At first glance, this doesn't look like your average Bava movie--none of the rich, shadowy atmosphere of his black-and-white pictures, and none of the macabre elements of his other horror pictures--but it still exhibits the director's marvelous eye for color, his quirky and offbeat camera direction, and innovative approach to genre. Not your typical Leone- or Corbucci-inspired spaghetti western, Roy Colt and Winchester Jack is high-pulp mayhem of the finest order.
Former partners-in-crime, pen pals Roy Colt and Winchester Jack write each other (despite Jack's illiteracy) about their respective hardships. Going straight ain't easy for Roy, and crime hasn't been paying off for Jack. All of that changes when Jack comes into possession of a treasure map and heads off for gold. Recently appointed sheriff, Roy takes off after Jack--but is he going to capture his old friend, join up with him, or double-cross him and take the gold for himself? Traveling with Roy is a preacher with a sadistic mean streak and a greedy heart, and alongside Jack is Manila, a Native American con artist/prostitute with capitalistic drive and a phallic wooden abacus for keeping track of how much money she is owed for her sexual favors.
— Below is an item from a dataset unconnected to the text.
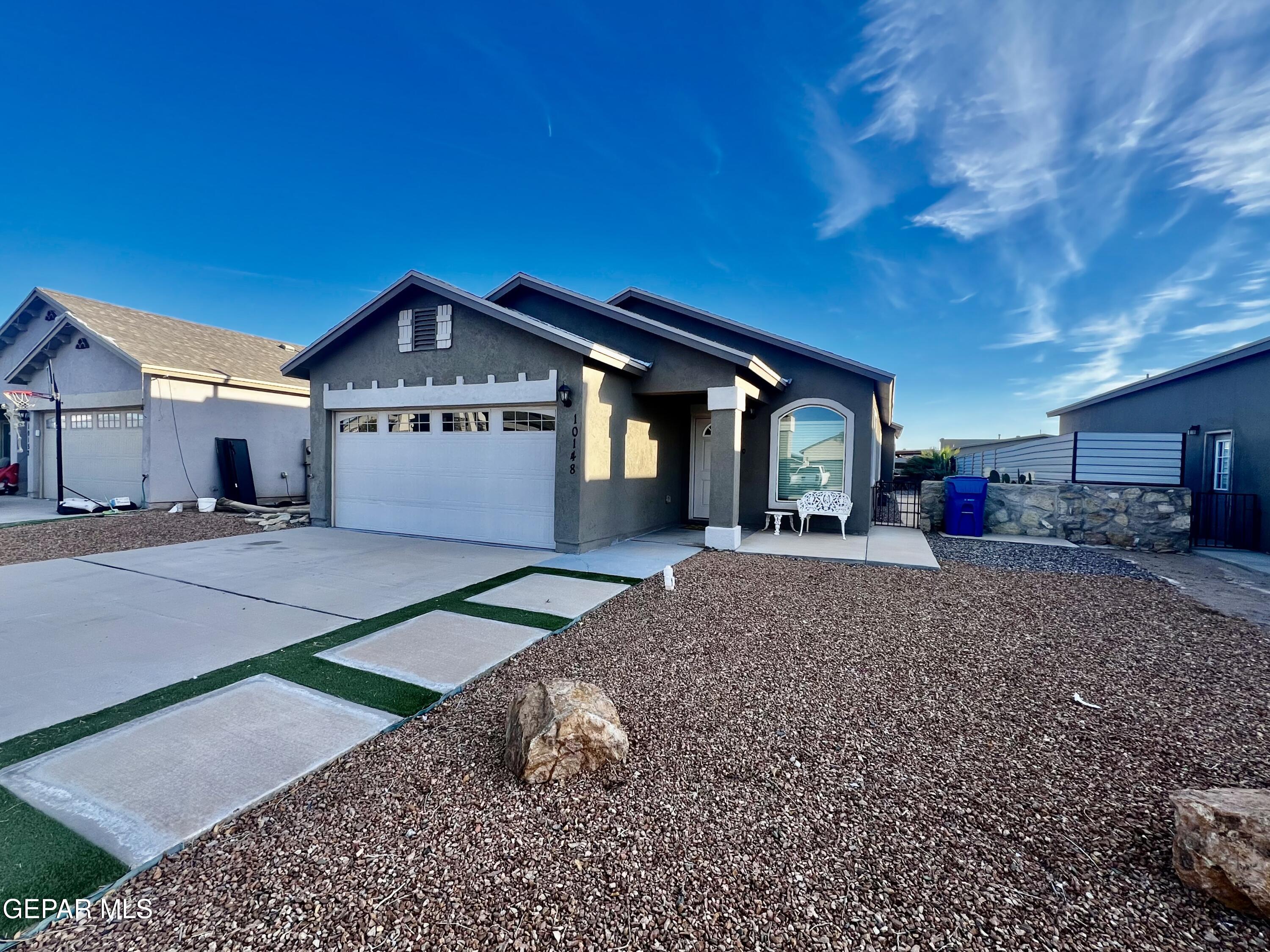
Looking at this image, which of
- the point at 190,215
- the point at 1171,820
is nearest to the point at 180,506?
the point at 190,215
With its buoyant camera movement, dazzling colors, brothel hijinks, brutal desert massacres with excessive body counts, and epileptic death twitches, Roy Colt and Winchester Jack is what you might call a lunatic western. It is perverse, violent, and cartoonish, yet it is not a farce because it isn't making fun of the genre. Instead, it takes the hallmarks of the western and puts a psychotic, dirty-minded spin on them.
Brett Halsey plays Roy Colt, Charles Southwood plays Winchester Jack, Marilu Tolo plays Manila, and Teodoro Corra plays the preacher.